The second time, I felt like a completely new person. I’d thrown off the shackles of Ivan’s self-centredness and I was free: free to choose not only the person I wanted to be with, but the person I wanted to become. I had gone back there because it seemed like home – and then I’d become Billy’s fiancée, and it felt even more right.
‘If Oxfam will even take them. Maybe we should just chuck ’em away,’ I said briskly, my eyes watering annoyingly.
‘I’ll have that one, it’s a classic,’ said Corinna, reaching out and picking up Ways of Seeing.
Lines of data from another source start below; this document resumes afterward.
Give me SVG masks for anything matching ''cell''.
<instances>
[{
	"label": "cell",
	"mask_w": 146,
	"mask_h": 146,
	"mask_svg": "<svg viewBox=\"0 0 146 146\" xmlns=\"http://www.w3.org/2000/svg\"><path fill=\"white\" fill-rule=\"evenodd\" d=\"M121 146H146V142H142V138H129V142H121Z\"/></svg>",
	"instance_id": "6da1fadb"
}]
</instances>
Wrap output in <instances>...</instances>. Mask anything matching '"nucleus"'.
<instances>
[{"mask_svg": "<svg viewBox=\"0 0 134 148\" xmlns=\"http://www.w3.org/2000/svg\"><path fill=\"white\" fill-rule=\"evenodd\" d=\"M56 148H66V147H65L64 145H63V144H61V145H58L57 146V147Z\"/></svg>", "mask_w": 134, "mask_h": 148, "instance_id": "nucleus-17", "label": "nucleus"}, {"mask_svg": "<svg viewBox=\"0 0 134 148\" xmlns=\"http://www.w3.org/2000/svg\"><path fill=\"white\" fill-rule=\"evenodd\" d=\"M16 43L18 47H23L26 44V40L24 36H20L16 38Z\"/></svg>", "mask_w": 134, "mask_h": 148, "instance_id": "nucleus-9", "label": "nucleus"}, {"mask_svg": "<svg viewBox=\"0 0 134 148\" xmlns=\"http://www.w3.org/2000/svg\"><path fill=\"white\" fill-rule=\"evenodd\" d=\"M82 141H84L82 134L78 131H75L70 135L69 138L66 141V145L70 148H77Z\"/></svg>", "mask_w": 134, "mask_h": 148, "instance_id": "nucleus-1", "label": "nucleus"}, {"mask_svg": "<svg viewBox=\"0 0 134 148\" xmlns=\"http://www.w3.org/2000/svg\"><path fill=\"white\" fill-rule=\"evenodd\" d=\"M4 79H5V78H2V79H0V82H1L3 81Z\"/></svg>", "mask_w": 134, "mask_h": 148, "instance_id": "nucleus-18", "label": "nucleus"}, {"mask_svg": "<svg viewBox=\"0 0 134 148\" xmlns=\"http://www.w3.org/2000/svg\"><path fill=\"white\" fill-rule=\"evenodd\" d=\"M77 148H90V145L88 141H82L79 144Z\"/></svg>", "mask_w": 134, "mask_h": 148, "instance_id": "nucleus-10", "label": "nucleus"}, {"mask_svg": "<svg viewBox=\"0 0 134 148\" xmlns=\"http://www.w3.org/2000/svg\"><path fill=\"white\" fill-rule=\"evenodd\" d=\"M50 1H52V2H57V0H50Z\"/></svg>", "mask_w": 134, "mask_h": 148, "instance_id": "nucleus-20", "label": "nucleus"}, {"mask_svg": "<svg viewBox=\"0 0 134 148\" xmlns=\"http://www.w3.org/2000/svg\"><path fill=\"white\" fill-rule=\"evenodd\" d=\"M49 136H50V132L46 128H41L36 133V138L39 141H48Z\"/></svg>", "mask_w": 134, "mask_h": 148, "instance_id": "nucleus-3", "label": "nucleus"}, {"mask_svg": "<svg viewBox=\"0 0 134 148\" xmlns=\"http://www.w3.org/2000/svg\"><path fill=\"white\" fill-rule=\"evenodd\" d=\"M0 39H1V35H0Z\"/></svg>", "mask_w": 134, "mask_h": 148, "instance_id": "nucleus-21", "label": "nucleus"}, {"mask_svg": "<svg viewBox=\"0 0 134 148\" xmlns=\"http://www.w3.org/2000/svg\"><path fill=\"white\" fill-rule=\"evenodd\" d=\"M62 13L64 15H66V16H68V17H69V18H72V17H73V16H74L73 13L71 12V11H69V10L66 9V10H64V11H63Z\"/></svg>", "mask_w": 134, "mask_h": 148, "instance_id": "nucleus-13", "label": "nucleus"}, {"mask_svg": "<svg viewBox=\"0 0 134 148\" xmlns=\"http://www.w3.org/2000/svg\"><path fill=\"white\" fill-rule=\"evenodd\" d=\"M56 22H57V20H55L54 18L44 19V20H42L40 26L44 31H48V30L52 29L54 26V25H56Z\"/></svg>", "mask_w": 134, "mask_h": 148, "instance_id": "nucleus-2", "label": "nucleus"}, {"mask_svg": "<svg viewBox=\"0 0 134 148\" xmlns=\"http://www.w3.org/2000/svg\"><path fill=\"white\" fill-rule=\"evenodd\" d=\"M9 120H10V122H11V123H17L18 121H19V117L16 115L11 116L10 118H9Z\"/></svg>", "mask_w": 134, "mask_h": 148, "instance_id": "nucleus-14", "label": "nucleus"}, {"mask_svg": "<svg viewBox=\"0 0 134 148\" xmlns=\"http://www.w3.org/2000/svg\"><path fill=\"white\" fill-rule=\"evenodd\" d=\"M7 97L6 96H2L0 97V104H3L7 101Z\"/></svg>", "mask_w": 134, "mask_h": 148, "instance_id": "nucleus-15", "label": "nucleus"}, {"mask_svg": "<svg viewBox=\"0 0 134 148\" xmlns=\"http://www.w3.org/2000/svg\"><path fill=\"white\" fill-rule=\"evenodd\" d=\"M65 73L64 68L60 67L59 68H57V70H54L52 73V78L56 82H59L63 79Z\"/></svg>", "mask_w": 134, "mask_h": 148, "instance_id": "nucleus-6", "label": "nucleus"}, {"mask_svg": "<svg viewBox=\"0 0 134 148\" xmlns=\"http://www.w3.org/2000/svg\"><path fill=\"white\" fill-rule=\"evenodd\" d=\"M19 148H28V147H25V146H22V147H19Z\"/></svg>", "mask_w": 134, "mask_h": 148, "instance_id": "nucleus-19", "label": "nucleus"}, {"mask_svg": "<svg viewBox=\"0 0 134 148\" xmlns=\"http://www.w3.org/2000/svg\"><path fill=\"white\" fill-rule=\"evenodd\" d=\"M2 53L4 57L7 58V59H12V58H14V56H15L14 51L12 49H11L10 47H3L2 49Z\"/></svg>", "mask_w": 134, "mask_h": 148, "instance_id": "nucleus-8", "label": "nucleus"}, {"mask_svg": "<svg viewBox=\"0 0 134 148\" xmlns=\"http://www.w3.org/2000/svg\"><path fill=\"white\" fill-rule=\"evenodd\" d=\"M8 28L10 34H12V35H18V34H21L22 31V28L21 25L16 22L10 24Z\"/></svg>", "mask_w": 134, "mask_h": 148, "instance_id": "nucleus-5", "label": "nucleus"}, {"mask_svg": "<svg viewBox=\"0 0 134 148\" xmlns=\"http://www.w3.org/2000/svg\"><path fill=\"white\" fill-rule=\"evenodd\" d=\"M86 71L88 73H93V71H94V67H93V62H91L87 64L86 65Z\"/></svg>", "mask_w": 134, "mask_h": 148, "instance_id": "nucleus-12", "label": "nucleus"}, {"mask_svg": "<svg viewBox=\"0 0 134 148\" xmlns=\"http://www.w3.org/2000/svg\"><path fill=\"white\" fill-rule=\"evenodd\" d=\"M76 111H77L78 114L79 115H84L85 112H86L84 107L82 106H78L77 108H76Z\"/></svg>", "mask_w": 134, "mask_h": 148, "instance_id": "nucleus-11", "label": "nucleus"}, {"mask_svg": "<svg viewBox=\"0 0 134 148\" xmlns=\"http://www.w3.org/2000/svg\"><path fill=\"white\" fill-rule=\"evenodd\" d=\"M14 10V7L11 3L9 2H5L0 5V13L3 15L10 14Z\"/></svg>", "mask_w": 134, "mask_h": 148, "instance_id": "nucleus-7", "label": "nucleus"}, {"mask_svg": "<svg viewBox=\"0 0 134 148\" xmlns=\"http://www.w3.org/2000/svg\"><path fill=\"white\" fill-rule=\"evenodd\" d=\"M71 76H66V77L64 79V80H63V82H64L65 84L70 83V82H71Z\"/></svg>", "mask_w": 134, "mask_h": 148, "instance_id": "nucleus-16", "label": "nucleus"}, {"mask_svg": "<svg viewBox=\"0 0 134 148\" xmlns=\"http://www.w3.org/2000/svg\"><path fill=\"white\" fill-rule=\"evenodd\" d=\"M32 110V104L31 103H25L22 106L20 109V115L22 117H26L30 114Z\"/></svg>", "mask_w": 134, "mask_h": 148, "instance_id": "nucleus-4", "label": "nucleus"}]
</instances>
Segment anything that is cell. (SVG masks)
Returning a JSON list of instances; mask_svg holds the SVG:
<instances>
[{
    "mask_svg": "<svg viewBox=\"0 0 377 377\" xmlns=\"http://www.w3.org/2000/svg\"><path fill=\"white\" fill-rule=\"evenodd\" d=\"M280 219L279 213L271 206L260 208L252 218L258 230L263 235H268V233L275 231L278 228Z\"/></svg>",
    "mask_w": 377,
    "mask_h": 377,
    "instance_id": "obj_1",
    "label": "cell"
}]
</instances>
‘These tennis ones can definitely go.’ I scooped up four or five hardbacks with titles such as Topspin! , Tennis: It’s All in the Mind; and The Story of Rod Laver.
Something fell out from between the pages of the Rod Laver autobiography, a large black and white photograph. It had evidently been in there for some time, because it was dry and brittle, and the edges were slightly yellowing.
I picked it up and studied it. It was an official press shot of a very young blonde female player, standing on tiptoes on court, beaming and holding aloft a small trophy. Ivan was in the photograph next to her, beaming equally widely. He was clapping, and something in his expression conveyed utter pride. More than pride; admiration. Lust, possibly, too.